PROBLEM: Return each line exactly, from the one that has "cocooned-trees-flooding-aerial-view" through the end of the entries, both ends included. Pictures do not belong.

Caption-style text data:

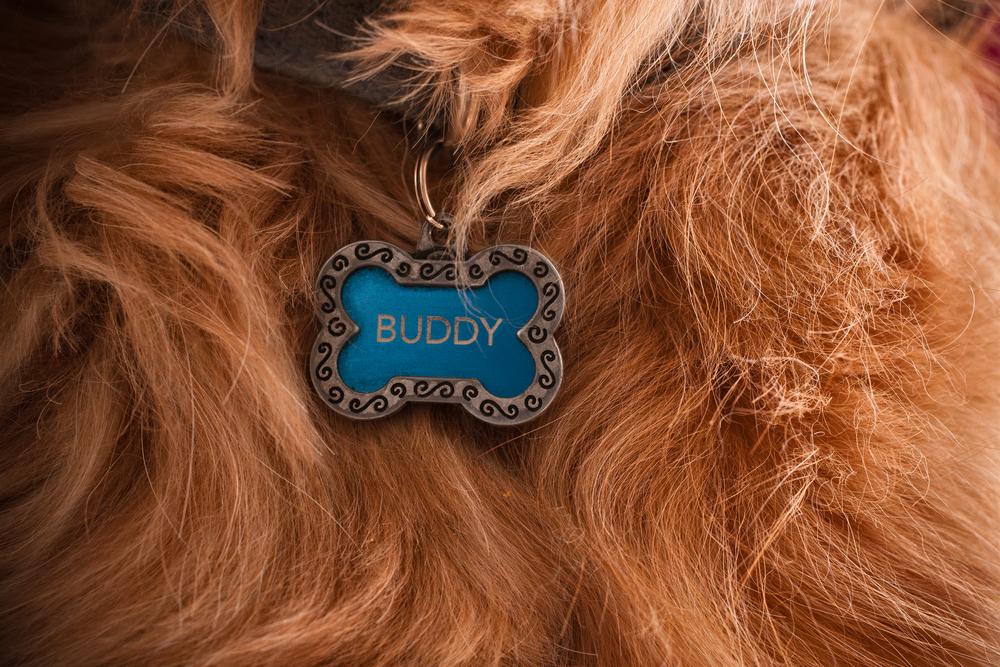 Buddy_X7B2139.jpg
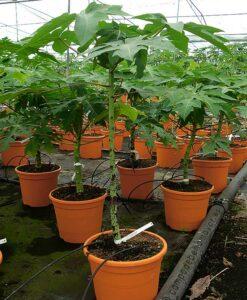Planta de papaya Sweet Sense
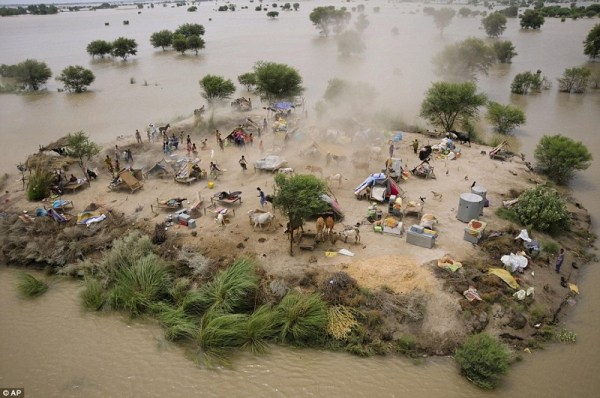 cocooned-trees-flooding-aerial-view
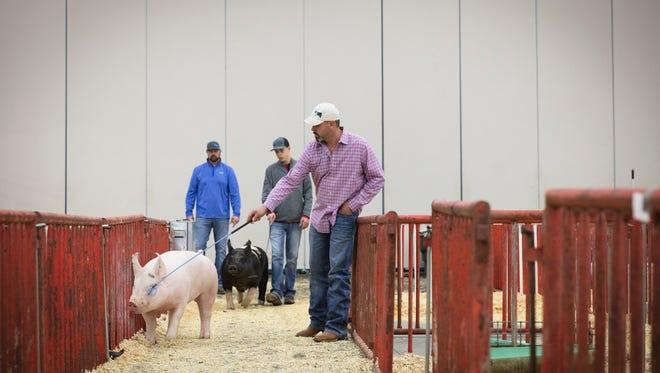 Mike McCoy guides his daughter's pig, Maya.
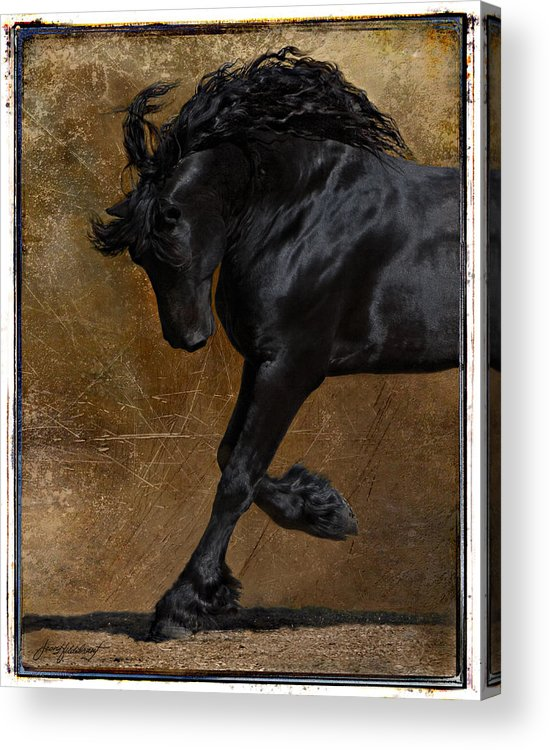 Horse Acrylic Print featuring the photograph A Regal Bow by Jean Hildebrant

THE COMPLETED TASK:
 cocooned-trees-flooding-aerial-view
 Mike McCoy guides his daughter's pig, Maya.
 Horse Acrylic Print featuring the photograph A Regal Bow by Jean Hildebrant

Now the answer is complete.